Longe de acabar, crise na Europa entra na fase mais difícil

A crise na zona do euro acabou? Muitos políticos, incluindo o presidente francês, François Hollande, parecem acreditar nisso. Vamos com calma --longe de ter acabado, a crise está prestes a entrar na sua fase mais difícil.

É fácil perceber por que os políticos afirmam que a crise terminou. A Grécia acabou de obter a promessa de mais € 50 bilhões, desde que aceite mais austeridade, desregulamentações e privatizações.

No restante da periferia europeia, a Irlanda está em seu sexto ano de recessão, Portugal caminha para uma grande retração da economia e a Espanha vai de mal a pior --mas seus governos impõem medidas de austeridade, e a população parece tolerá-las.

Mesmo países centrais, como a Itália e a França, concordam com a necessidade de Orçamentos equilibrados. Não há, na eurozona, oposição efetiva ao mantra da austeridade recitado por Berlim.

Enquanto isso, os mercados financeiros têm se mostrado calmos desde setembro, quando Mario Draghi, presidente do Banco Central Europeu, prometeu comprar a dívida de países em dificuldades desde que aceitassem condições para seu socorro.

O lançamento do Mecanismo Europeu de Estabilidade, fortificado com € 500 bilhões, também ajudou.
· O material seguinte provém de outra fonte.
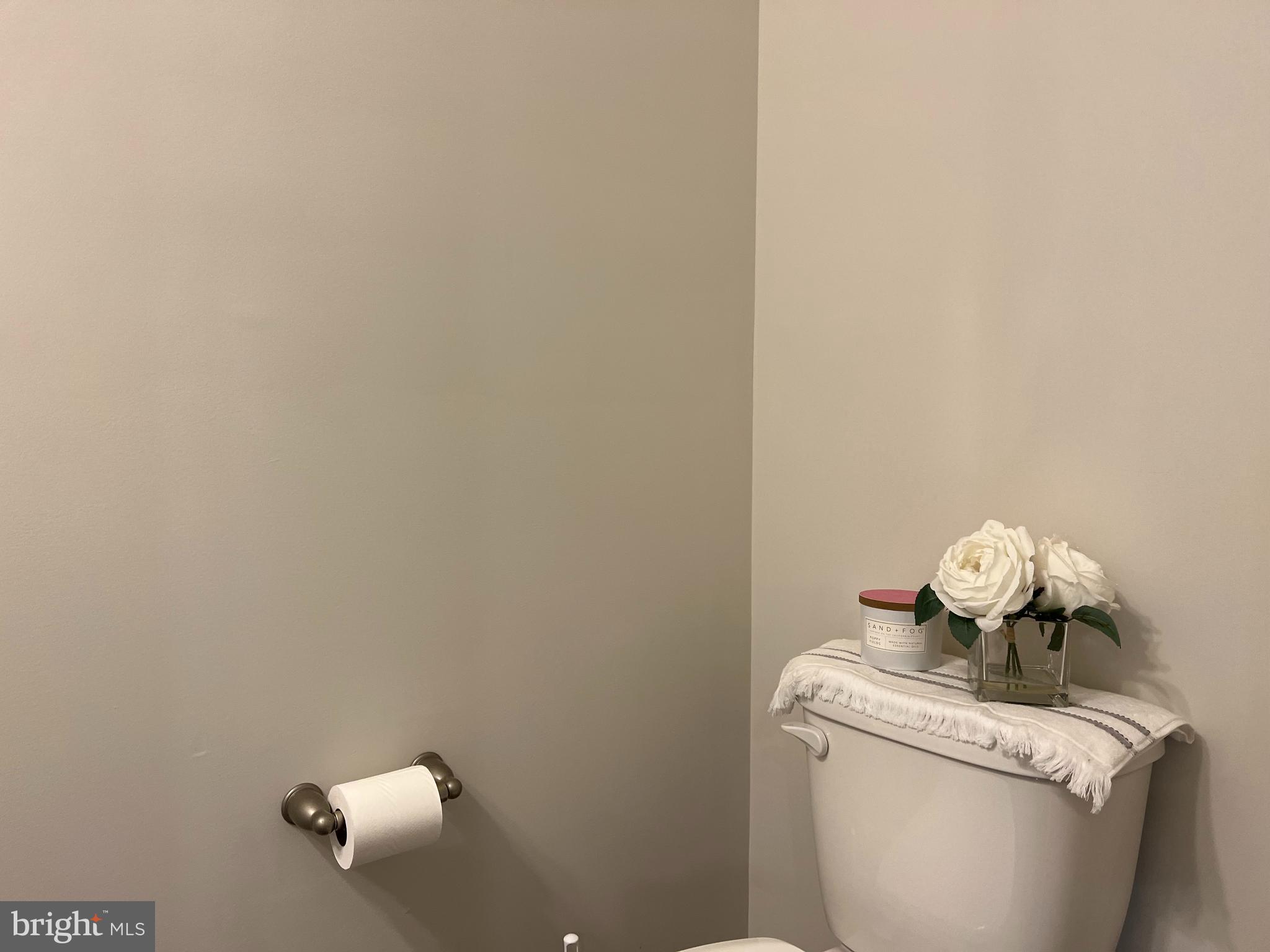 SADSBURY PARK - Residential Lease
O cálculo dos mercados é claríssimo: neste momento, não é lucrativo tomar dinheiro para especular contra a dívida dos países europeus mais fracos.
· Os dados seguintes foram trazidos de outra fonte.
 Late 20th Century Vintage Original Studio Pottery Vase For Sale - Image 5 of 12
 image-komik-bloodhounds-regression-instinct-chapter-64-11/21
Mas austeridade e mercados mais calmos não significam que a crise esteja encerrada --na verdade, apontam para o surgimento de uma "eurozona alemã". Analistas que criticam a ausência de liderança forte durante a crise estão bem longe do alvo.
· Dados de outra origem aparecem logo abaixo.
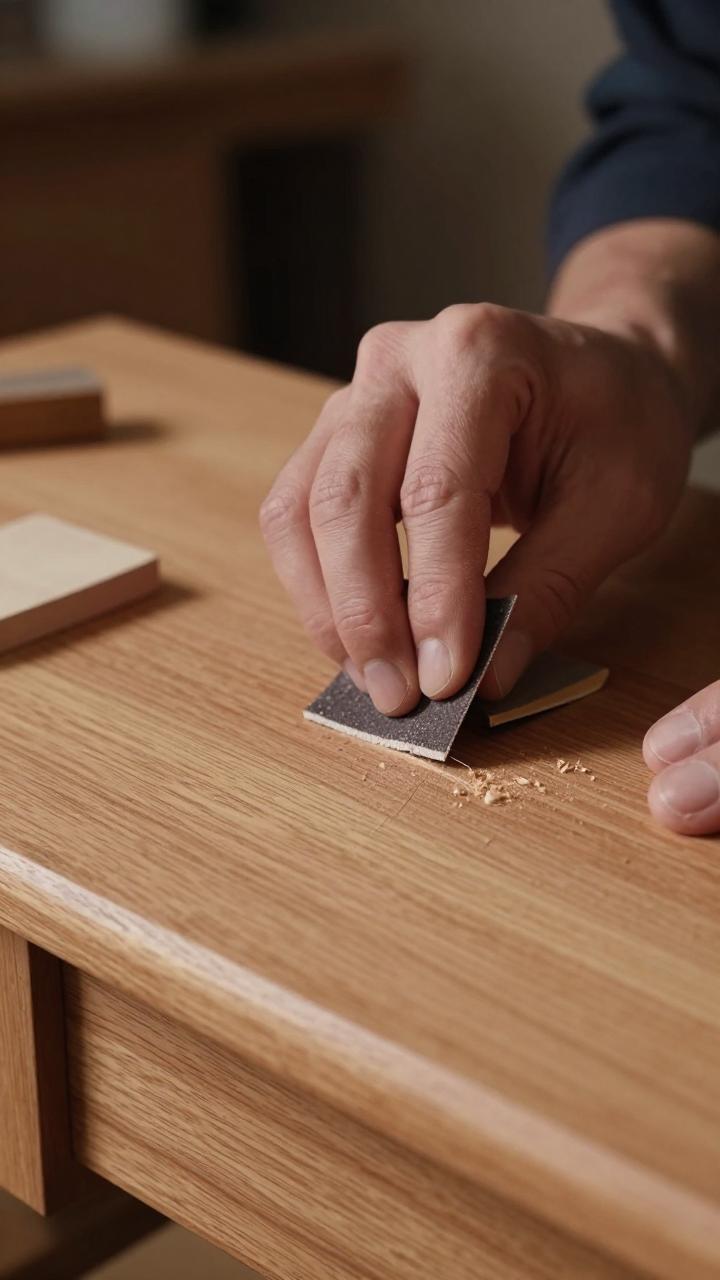 揭秘家具维修售后高效服务系统，提升满意度与降低运营成本第二张图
Na prática, a austeridade está transformando a periferia da Europa numa grande Alemanha Oriental: uma área com crescimento tênue, baixos salários, pobreza e nenhum dinamismo econômico.

Aqueles que defendem um organismo abrangente que cuide da política fiscal europeia ou uma união bancária que reduza o risco de colapso das instituições financeiras também estão longe do alvo.

Esse tipo de debate só serve para desviar a atenção da determinação alemã de impor disciplina fiscal rígida aos "delinquentes" e de monitorar só os maiores bancos da eurozona, deixando de fora os pequenos bancos alemães.

Mas a prova mais reveladora da "eurozona alemã" é a relutância em enfrentar a principal causa da crise: a diferença de competitividade entre Alemanha e demais países.

A situação é insustentável: provoca desemprego, destrói a capacidade produtiva e espalha a desesperança. Na Grécia, as condições já ultrapassaram o estágio do absurdo.

À medida que a recessão se aprofundar em 2013, aumentarão tensões econômicas e sociais. A fase mais difícil ainda está diante de nós.